Restrictions have been laid on the amount of pesticide residue in food products, and of
lead in ceramics, PCP residue in leather goods and organic chlorine in tobacco. Similarly,
machinery, electronic products and toys, textiles and packaging materials have to comply
with various safety, burning-precaution and re-use standards respectively.
The WTO's Agreement on
Technical Barriers to Trade stipulates that a member country can adopt technical trade
measures on the grounds of safeguarding the safety and health of its people, animals and
plants, environment as well as preventing fraud.
The wide variety of technical trade barriers that China faces is partly attributed to
the non-conformity between the technical rules and regulations in the country,
international practices and China's antiquated management systems, but some technical
barriers are discriminatory and retaliatory. Hong Kong traders, especially those engaged
in the buying and selling of the above-mentioned products, should therefore prepare for
sudden changes to regulations.
Overseas technical
standards
Revising China's outdated technical standards will be a long process. Some industries
or commodities, including high-tech products, do not have any technical standards in
China, and the country has yet to develop a sound Food Safety Law to upgrade inspections.
In this regard, exporters must conform to importing countries' technical standards and
supervision measures to ensure that their products meet the latter's requirements in terms
of quality, production, transportation and distribution.
Chinese commodities may also fail to meet importing countries' standards of packaging,
labelling and bar coding. European countries and the U.S. have set strict requirements and
standards on the handling and renewal of packaging materials. Likewise, wording and
graphical presentation of product labels have to meet certain technical requirements. In
such countries, bar coding systems of foreign supermarkets and retail outlets are also
subject to special standards.
Technical barriers
targeting China
Many countries have set up draconian import standards and regulations to protect
themselves against Chinese products. Japan has adopted double standards in inspecting the
residue of a chemical in products containing chicken. Mainland products have to reach the
requirement of 0.01 part per million (PPM) of a kind of veterinary drug residue whereas it
is 0.05 PPM for the same category of exports from other countries. With opaque
requirements, China will have great difficulty in hitting a moving target.

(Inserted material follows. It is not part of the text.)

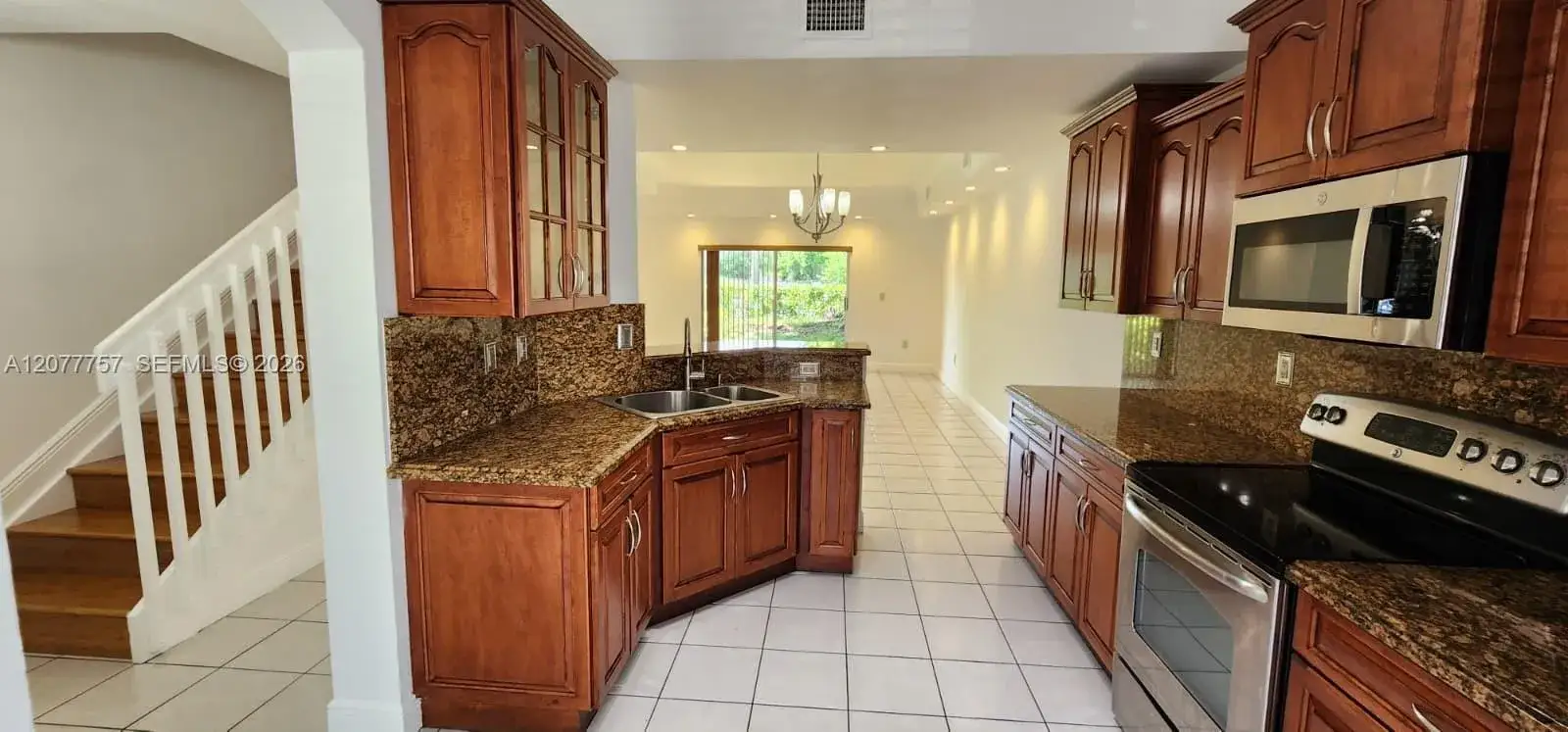 2 bedroom 2 bath Residential Lease for rent at 8960 W Flagler St # 3, Miami FL 33174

Given this scenario, "going out" seems to be the right strategy to avoid
being hit by such trade barriers. This also explains Mainland enterprises' desire,
especially electrical household product manufacturers, to invest, produce and sell their
products abroad. Such options are not open to the hard-hit farming and food processing
companies, however.
A two-way game
China's imports are growing as rapidly as its exports. Since joining the WTO, the
country has become a star student in the school of technical trade and anti-dumping
measures. Playing by international trading rules can at times be a rough game, but China
has shown that it is up to the challenge, with the introduction of the new China
Compulsory Certification System, which will come into effect in August this year.

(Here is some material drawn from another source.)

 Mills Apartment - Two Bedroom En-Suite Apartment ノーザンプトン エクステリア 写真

As China's external trade is expected to continue its rapid growth, so too will the
number of technical trade barriers that the country will need to overcome. This will
present risks to trading companies, which they can minimise by keeping a close eye on
global economic trends. Hong Kong has a freer flow of information than the Mainland, which
local traders can use with their own strengths to help Mainland firms expand overseas.
This will ultimately add to Hong Kong's role and importance to create a win-win
relationship among businesses in both places.